### Your goal
Please output only the lines that begin at the line with "Audi R18 E Tron" and run through the end of the entries below, exactly as written. Drop all pictures.

Data items:
:::

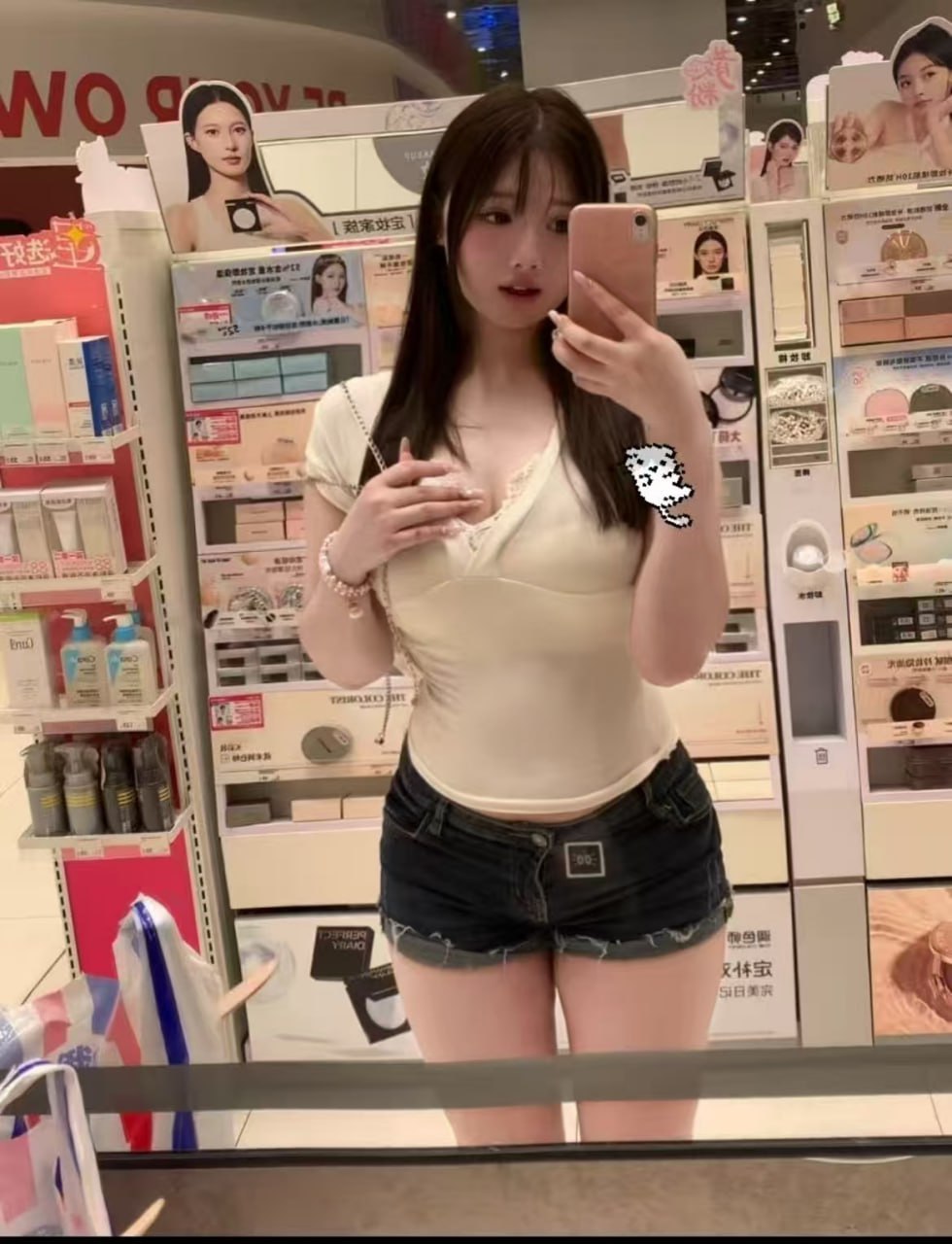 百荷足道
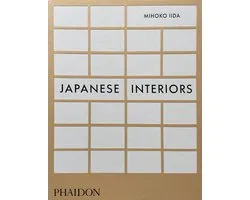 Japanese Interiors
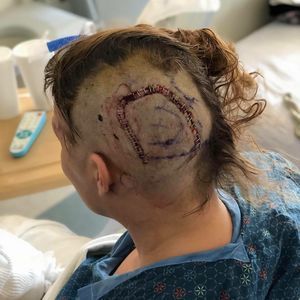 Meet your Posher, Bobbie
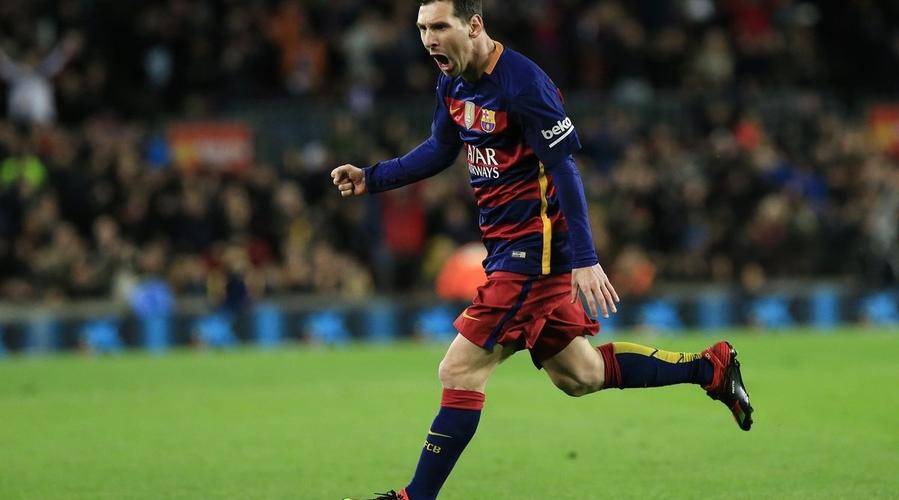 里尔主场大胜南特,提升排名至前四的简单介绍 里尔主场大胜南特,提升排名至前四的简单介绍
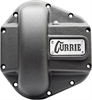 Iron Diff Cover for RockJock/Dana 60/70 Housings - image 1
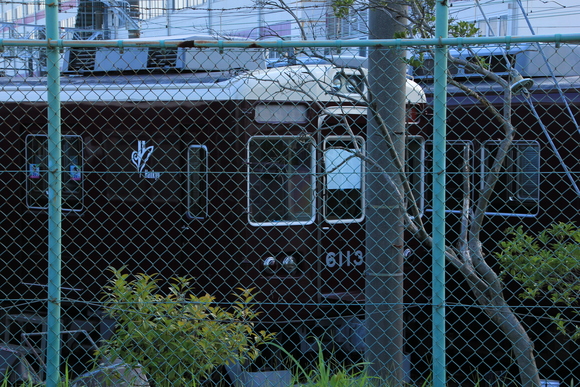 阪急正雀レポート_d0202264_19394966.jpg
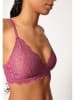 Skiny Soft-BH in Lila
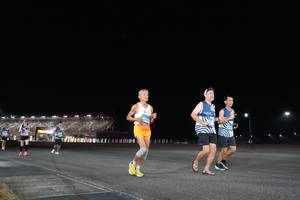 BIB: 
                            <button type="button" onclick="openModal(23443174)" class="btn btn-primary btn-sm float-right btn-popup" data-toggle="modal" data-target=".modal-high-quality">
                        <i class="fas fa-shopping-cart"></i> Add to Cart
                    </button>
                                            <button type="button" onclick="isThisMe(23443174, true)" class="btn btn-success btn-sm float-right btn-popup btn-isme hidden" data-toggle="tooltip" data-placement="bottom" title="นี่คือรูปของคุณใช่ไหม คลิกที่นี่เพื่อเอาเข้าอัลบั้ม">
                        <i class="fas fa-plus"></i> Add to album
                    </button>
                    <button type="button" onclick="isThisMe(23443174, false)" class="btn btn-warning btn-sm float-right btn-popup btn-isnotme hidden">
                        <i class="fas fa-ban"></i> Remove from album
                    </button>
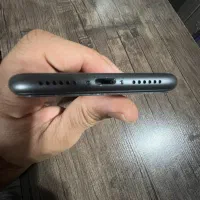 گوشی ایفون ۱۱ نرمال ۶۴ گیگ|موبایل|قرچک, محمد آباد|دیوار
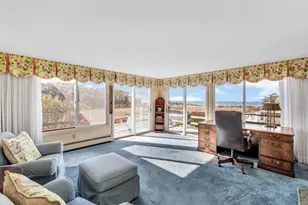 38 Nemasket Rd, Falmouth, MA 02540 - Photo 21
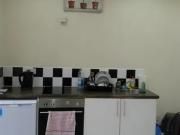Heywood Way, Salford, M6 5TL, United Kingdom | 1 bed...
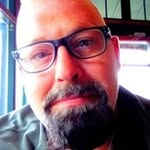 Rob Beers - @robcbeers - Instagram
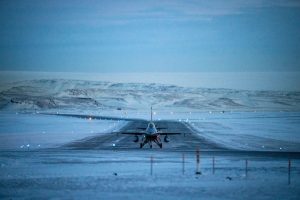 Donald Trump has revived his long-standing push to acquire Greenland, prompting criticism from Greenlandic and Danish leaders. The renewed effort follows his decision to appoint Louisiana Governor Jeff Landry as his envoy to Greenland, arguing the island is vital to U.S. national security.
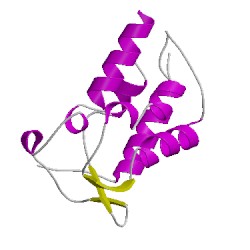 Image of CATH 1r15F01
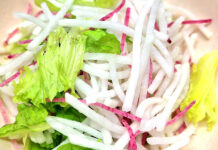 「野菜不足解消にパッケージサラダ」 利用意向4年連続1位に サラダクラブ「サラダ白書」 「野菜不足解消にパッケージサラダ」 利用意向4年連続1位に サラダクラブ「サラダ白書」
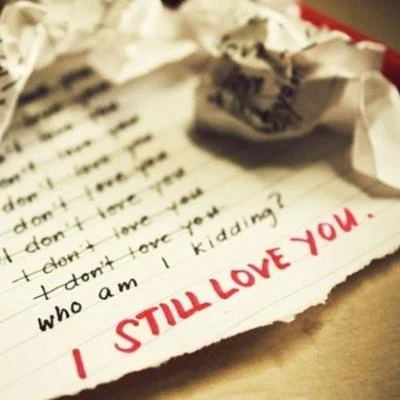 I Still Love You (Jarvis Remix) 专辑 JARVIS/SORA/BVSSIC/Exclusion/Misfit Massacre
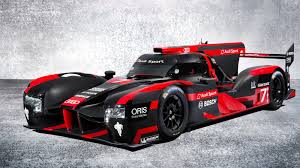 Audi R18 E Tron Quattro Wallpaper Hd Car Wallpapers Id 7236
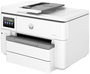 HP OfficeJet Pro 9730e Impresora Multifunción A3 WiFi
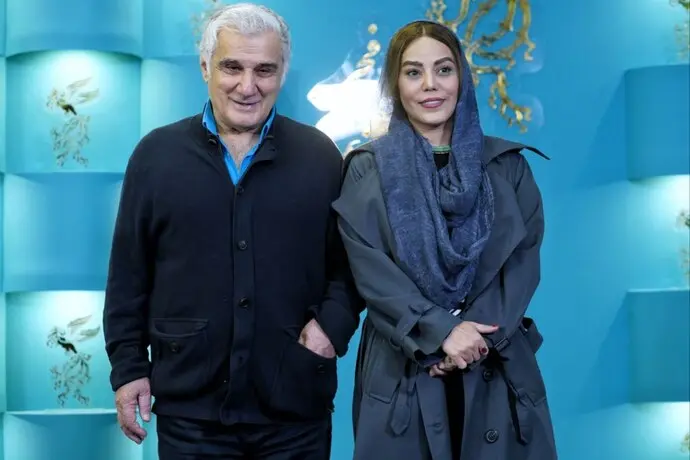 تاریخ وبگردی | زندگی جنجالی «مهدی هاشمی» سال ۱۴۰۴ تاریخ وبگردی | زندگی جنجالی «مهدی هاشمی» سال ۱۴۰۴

:::

### Answer to the exercise
 Audi R18 E Tron Quattro Wallpaper Hd Car Wallpapers Id 7236
 HP OfficeJet Pro 9730e Impresora Multifunción A3 WiFi
 تاریخ وبگردی | زندگی جنجالی «مهدی هاشمی» سال ۱۴۰۴ تاریخ وبگردی | زندگی جنجالی «مهدی هاشمی» سال ۱۴۰۴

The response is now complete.